- [Things to do]
a. Name every field that appears in the HTML module header shown in the post on module exports.
b. In the post on module exports, how many words does the Exports field hold?
c. Carry on writing the post on module exports, starting right after its last sentence.

- [Document section]
####################

Comments on: Modules: another EXPORT method proposed
In R3, modules are easy to create. I've got one for generating HTML pages of all sorts, including web forms for various sites. The module is small, useful, easy to maintain... and before long it will be an integrated part of all the web site WIP wikis (once they move from R2 to R3.)
The HTML module is defined with the header:
Title: "HTML Formatting Functions"
Author: "Carl Sassenrath"
Exports: [reset-html emit emit-tag emit-link ...]
However, there is a practical matter to consider: I really don't want to maintain the Exports field directly. There are more than 30 words in it.
Some of you know that this issue has been on my mind for several years. In my original modules proposal (long ago) I made serveral suggestions. For example, the header could specify what not to export, then export everything not on that list.
Another solution, one to think about... is to add a keyword into the module making method. The word would be used like this:
export emit: funct ["Emit HTML...
The meaning of export is only important at module load time, where it is used to declare what names are exported. This method works well, because the module's loaded source block is no longer relevant to future evaluation. So, the export words are non-functional.

####################

- [Data section]
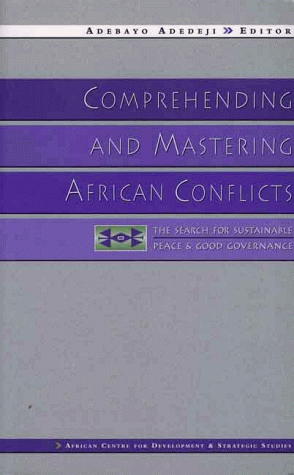 Comprehending and Mastering African Conflicts: The Search for Sustainable Peace and Good Governance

####################

- [Exercise results]
a. Title, Author, Exports

b. More than 30.

c.
The main advantage is that the export declaration right next to the function it exports, making maintenance easier.
An alternative that I should mention, because someone will no-doubt mention it anyway is:
#export emit: funct ["Emit HTML...
But, I don't like that as much because issues are not words, they are strings and each one eats memory, where as a word, it wouldn't require any extra memory. (But we need to finish that discussion soon... before alpha is over!)
This export method isn't a change we're going to be making this week, but we need to get your comments, because it will happen sooner or later!
Once you start writing more modules... you'll know what I mean.
I'd rather completely forego of the export concept and add /only to import instead.
its much safer and the binding is done on the caller's pov, not the callee's pov.
I know what I need, not the module.
export become expose, such that the module only dictates what CAN be imported, not what it imports.
slim works like this and its much cleaner, cause the applications have complete control over word usage... not the modules.
plus, when you look at an application, you immediately see what func comes from what lib. slim has a dialect for importing words which even allows you to rename and/or prefix them on the fly. so that you have have two modules exposing all of the same words, being used without collision in the application.
this is based on 7 years of continual usage.
I've actually looked at adding /expose and /only support within modules... but with all the rest, haven't had the time to do it yet.
Max - is it really always true? If I am a module author, I know what you need. So I don't want you let explicitly use variables/funcs you might think you need. But I have something like compressed modules in mind, where you want to hide stuff from the eyes of programmer (think commercial modules).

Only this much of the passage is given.